Aufgabenstellung | Führe den Text unten über junge Frauen, die sich für mehr Feminismus in ihren Religionen einsetzen, im Anschluss an seinen letzten Satz weiter.

Bereitgestellter Text |
Mit einem schwarzen Lederriemen um ihre Arme geschlungen, der Gebetskapsel Tefillin auf dem Kopf und einem weißen Gebetstuch auf den Schultern liest eine junge Frau aus der Tora vor. Eine Frauenstimme ertönt "Wisst ihr, was ich gerade gehört habe?", im Hintergrund poppen Sprechblasen auf: "Eine Frau kann nicht Rabbiner werden."
Das ist ein Reel - ein kurzes Video - von der angehenden Rabbinerin Helene Braun auf ihrem Instagram-Kanal. Der 25-Jährigen folgen mittlerweile mehr als 8.000 Menschen auf der sozialen Plattform. Dort bezeichnet sie sich selbst als queer und feministisch. Für unter anderem mehr Feminismus in ihren Religionen kämpfen auch die 25-jährige katholische Seelsorgerin Lisa Quarch auf Instagram und die 20-jährige Muslima Dunja Hädrich als Landessprecherin Niedersachsen der Linksjugend. Ehrenamtlich - neben Job oder Studium.

Extrahierte Daten |
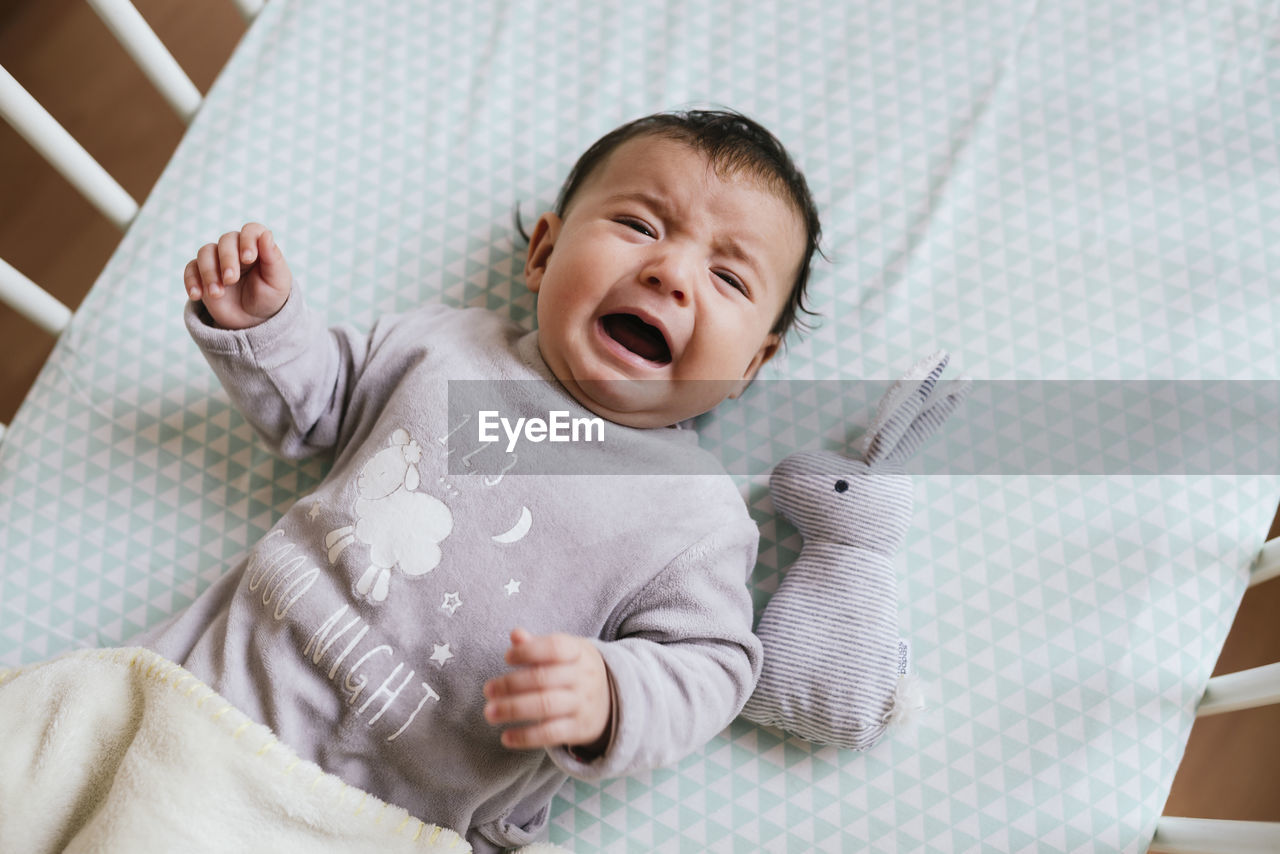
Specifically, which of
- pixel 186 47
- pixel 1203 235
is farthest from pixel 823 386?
pixel 186 47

Antwort |
Glaube soll individuell frei ausgelebt werden
Das gemeinsame Ziel der drei Aktivistinnen ist mehr Gleichberechtigung in ihren Glaubensgemeinschaften, in denen Männer zumeist die wichtigen Ämter bekleiden. "Dass nicht-cismännliche Personen auch Priesterin werden können, ist natürlich nicht das einzige feministische Ziel. Auch eine Nicht-Diskriminierung von unterschiedlichen Sexualitäten, eine Segnungsfeier für unterschiedliche Lebensabschnitte oder die Anerkennung von Scheidung sind feministische Ziele", so die katholische Seelsorgerin Quarch.
Für die 20-jährige Krankenpflegerin und Muslima Dunja Hädrich geht es vor allem darum, dass jede Person ihren Glauben individuell frei ausleben kann: "zum Beispiel, dass Frauen sich kleiden können, wie sie wollen. Egal, ob es mit oder ohne Kopftuch ist."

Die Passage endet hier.